In the 1990s, as the country transformed from a manufacturing industry to engineering and technology, his grandfather decided to liquidate the manufacturing part of the business because they were having difficulty relocating.

They also faced labor issues and declining export sales as the Singapore dollar strengthened against the Malaysian ringgit.

The company started sourcing snacks across Asia and distributed them in Singapore instead.

Refine the old tradition

cracker
Image Credit: KrackerKing

Although the company stopped making snacks, Yu Quan’s grandfather’s recipes were well preserved, and he often made crackers for family and friends during festive times.

But after Yu Quan managed to clear most of the old business debts, he decided to go into food making to share his grandfather’s recipe with the world.

According to Yu Quan, KrackerKing’s snacks are guided by traditional recipes and inspired by cosmopolitan palates.

Snacks are made with fresh, local produce sourced from farms across Southeast Asia. These raw materials are harvested just in time for production, to avoid pre-cooking anything just for storage.

By saving as little storage time as possible, KrackerKing ensures that its snacks reach customers crunchy, fresh and delicious.

It is also investing in technology that helps make healthier snacks. A special part of its production process is de-oiling, where crackers are transferred to a centrifugal de-oiling system after frying, and spun for 30-45 seconds.

This technique removes excess oil from crackers, creating healthier snacks for customers.

Become the first supplier of “keropok”

krackerking keropok
Image Credit: KrackerKing

KrackerKing now supplies over 200 major retailers and distributors in Singapore, including supermarkets like FairPrice, Sheng Shiong, and Prime Supermarket.

However, the road to getting to where it is today has not been easy.

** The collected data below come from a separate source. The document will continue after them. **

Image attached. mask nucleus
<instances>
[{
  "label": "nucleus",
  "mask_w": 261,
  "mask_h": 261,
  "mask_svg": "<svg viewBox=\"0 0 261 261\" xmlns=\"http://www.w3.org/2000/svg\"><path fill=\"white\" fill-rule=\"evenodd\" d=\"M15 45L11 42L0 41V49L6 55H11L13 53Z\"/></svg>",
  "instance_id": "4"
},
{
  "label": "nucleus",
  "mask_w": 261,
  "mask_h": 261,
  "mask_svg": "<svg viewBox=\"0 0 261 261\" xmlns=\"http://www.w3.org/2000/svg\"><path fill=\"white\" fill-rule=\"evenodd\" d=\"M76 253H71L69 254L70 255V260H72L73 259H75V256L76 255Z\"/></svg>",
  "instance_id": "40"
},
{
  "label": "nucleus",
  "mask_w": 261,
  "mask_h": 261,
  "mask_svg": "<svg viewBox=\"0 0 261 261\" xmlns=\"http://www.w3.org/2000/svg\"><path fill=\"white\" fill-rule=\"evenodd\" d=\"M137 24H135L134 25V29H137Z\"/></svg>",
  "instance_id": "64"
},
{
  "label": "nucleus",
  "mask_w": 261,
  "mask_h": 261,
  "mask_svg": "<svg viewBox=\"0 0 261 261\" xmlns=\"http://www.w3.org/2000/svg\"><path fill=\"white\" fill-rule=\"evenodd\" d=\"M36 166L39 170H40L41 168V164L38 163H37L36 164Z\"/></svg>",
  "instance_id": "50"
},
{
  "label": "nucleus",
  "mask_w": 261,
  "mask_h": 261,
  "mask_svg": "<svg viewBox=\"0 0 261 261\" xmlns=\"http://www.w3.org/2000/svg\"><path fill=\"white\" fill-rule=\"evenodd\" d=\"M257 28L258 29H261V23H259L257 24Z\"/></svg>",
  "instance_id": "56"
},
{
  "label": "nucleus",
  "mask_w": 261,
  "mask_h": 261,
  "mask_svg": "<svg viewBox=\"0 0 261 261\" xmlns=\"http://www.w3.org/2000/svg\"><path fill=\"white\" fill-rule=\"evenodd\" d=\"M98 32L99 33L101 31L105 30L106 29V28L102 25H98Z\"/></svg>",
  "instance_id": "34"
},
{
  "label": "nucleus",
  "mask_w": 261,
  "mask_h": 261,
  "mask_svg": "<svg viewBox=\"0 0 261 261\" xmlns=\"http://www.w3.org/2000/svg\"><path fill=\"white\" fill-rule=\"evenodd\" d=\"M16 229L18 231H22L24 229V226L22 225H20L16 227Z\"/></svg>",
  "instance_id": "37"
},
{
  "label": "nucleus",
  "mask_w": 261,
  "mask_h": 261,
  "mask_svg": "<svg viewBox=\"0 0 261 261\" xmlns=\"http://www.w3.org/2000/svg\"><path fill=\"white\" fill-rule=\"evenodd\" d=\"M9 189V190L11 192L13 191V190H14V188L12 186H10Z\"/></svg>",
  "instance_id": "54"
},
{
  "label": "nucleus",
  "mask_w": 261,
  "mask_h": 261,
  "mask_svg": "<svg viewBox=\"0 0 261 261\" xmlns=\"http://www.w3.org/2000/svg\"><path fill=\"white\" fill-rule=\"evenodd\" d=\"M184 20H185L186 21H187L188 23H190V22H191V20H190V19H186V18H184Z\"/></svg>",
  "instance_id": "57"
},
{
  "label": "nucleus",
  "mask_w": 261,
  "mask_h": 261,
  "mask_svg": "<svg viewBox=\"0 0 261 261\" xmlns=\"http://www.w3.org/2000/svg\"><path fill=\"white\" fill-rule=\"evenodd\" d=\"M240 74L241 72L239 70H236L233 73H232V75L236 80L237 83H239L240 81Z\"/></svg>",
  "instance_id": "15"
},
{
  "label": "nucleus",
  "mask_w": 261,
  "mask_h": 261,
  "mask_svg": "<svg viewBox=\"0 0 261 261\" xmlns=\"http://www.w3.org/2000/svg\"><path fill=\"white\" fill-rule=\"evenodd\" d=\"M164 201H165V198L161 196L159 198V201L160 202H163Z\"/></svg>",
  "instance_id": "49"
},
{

Yu Quan said that there have been many challenges when attempting to create a brand identity in such a large market.

Even though traditional snacks are popular, Yu Quan believes that they haven’t received enough recognition in recent decades.

However, Yu Quan’s success comes in the form of “satisfied comments and praise from customers.”

“It could be the taste of our food or the design of the packaging and the brand itself. We like to make people happy with our snacks, ”he said.

This is why the brand has stepped up its efforts to engage young audiences, as it aims to become “The Asian snack that the world nibbles on”.